Self-enforcing transparency through market expectations
According to Swift, the share of the renminbi in global transactions went down to 1.7% in 2016, ranking 6th after the Canadian dollar by about 2%. At its peak in August 2015, the renminbi’s share was very close to the share of the Japanese yen (2.8%), which within a year regained its leading role in the markets of Asia-Pacific.
The decline in significance for global transactions was triggered by the turbulence on the Chinese stock exchange, panicked yuan-purchases by the Central Bank, and recurring concerns about Chinese public debts.
Despite these concerns, the target to internationalise the yuan further remains. Today, more than 1,800 banks clear renminbi-transactions, 12% more than last year. The yuan already surpassed the Swedish crown, Australian dollar and Hong Kong dollar, but to keep up with the five largest currencies and to fulfil market standards to become part of the IMF SDR, internationalisation has to go hand in hand with increased transparency in decision-making.
This includes greater responsiveness to market expectations and reasonable stability-enhancing central banking. Both are necessary to increase investor confidence and make the yuan more attractive. The aim of the PBoC to make the yuan more important globally shrinks its own discretion.
SDR and shrinking margin of manoeuvre
Becoming part of the SDR was a politically desired step with consequences beyond symbolic importance. The decision has put the yuan in the financial world’s spotlight, which makes it more difficult to take arbitrary monetary and fiscal policy decisions.
First, it will require more creativity to explain the decline of the renminbi’s value to stimulate the economy and second, any policy decision will receive greater attention from investors. This in turn will demand ever greater reactions from the PBoC; as markets are now more focused on the yuan, investor reactions will exacerbate the effects of any PBoC decision and increase the amount of resources involved. Consequently, global markets will force the PBoC to make more prudent and cautious decisions.
This is especially true for any kind of governmental obscuration and very painstaking for the PBoC, whose policy decisions, measures and executions rely on secrecy and surprise as evidenced by unannounced and unexpected rate cuts and supporting purchases during the turbulence in early 2016. Now markets will catch any attempts like these sooner, as the SDR brought new attention to governmental actions.
Thus, if currency markets decide that official statements ring untrue, they will bet against the renminbi.

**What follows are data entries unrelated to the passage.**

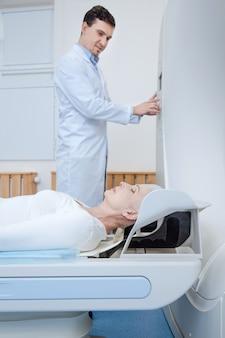 Mulher idosa e tranquila deitada em uma mesa de exame e fechando os olhos enquanto é examinada no laboratório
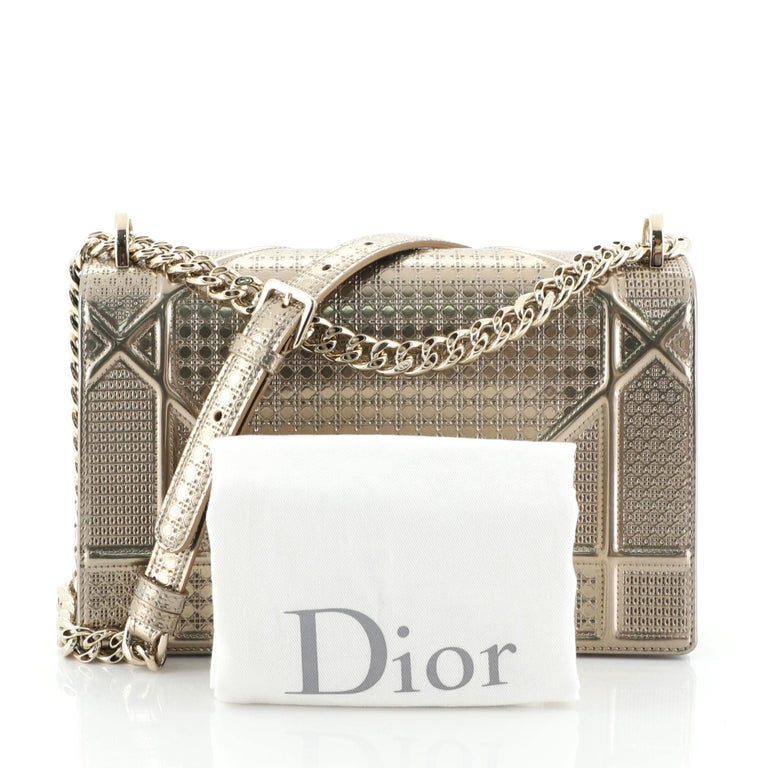 This Christian Dior Diorama Flap Bag Cannage Embossed Calfskin Medium, crafted in gold cannage embossed calfskin, features a graphic-style cannage quilt design, chain strap with leather pad, and gold-tone hardware. Its crest-shaped clasp closure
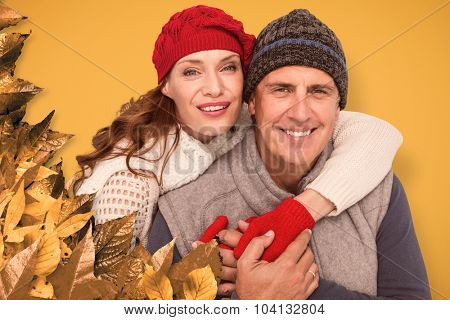 Happy couple in warm clothing against autumn leaves pattern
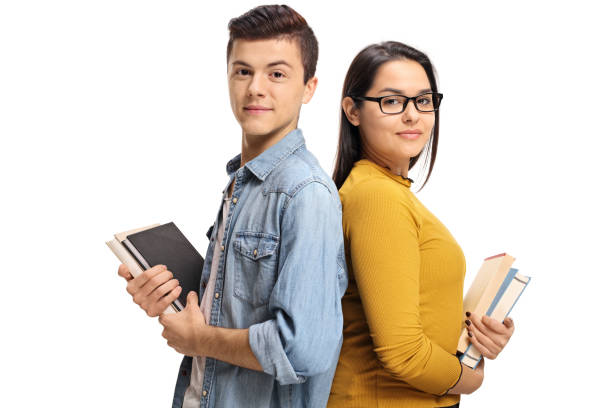 Teenage students with books with their backs against each other Teenage students with books with their backs against each other isolated on white background schoolboy stock pictures, royalty-free photos & images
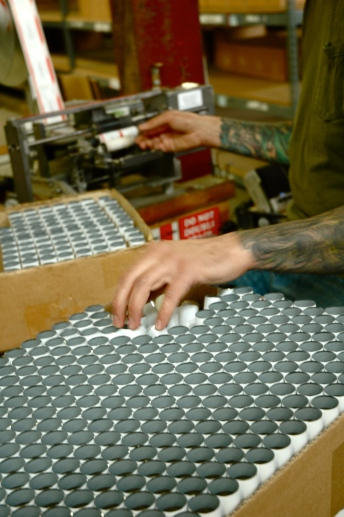 A worker labeling tubes at Portland's Gamblin Artists Colors. Photo by Enid Spitz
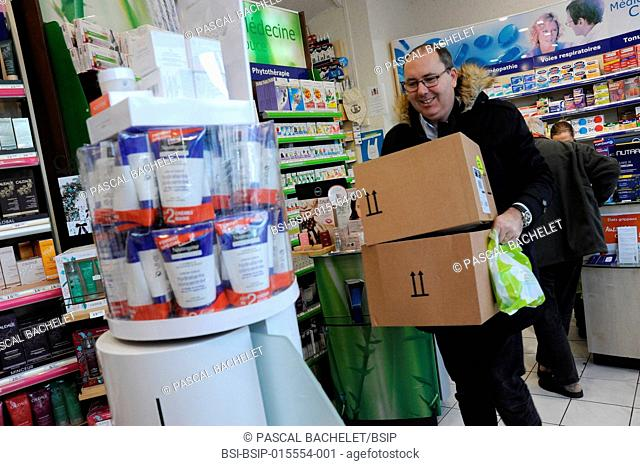 Reportage on a rural pharmacy technician during his home delivery round in Auxi-le-Château, France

After the invitation to join the SDR, the renminbi dropped, and it is still under strong selling pressure. These pressures have only been magnified by the increased attention Beijing has brought upon itself. However, it will enforce more transparent, coherent and investor-friendly policy making.
Market influence on policy-making will benefit investors
China’s domestic equity and bond markets are large and growing fast, but plenty of potential remains, given the size of the economy. Funding is not a problem; the main obstacles to capital market development are the fragmented regulatory framework, insufficient or inconsistent information disclosure, interest rate controls and the absence of a large pool of institutional investors.
The current financial sector reforms are heading towards removing these obstacles, but the PBoC will need to allow for more liberalisation – and thus less arbitrariness – until it reaches full convertibility of the yuan.
It will take some time for the PBoC and the Chinese government to adjust to the new situation in which market expectations strongly influence policy decisions, but the pressure from investors will increase transparency for everyone.